Provided records Block Start

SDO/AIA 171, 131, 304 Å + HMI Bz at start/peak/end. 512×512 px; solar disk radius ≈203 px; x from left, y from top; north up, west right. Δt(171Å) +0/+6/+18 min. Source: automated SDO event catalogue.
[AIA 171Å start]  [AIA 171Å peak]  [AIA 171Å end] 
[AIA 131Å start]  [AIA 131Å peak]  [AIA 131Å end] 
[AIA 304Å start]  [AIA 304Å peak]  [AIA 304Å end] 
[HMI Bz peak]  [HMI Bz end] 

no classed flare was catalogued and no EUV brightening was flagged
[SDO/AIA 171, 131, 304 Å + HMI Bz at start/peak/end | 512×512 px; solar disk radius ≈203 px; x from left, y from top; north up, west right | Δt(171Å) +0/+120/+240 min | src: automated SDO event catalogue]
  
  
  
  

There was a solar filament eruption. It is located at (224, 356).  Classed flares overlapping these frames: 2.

Provided records Block End

▶ Exercise directions
Beginning with the line containing "[AIA 131Å start]" and ending with the line containing "[SDO/AIA 171, 131, 304", extract those lines exactly from the listing above, and only those.

▶ Problem solution
[AIA 131Å start]  [AIA 131Å peak]  [AIA 131Å end] 
[AIA 304Å start]  [AIA 304Å peak]  [AIA 304Å end] 
[HMI Bz peak]  [HMI Bz end] 

no classed flare was catalogued and no EUV brightening was flagged
[SDO/AIA 171, 131, 304 Å + HMI Bz at start/peak/end | 512×512 px; solar disk radius ≈203 px; x from left, y from top; north up, west right | Δt(171Å) +0/+120/+240 min | src: automated SDO event catalogue]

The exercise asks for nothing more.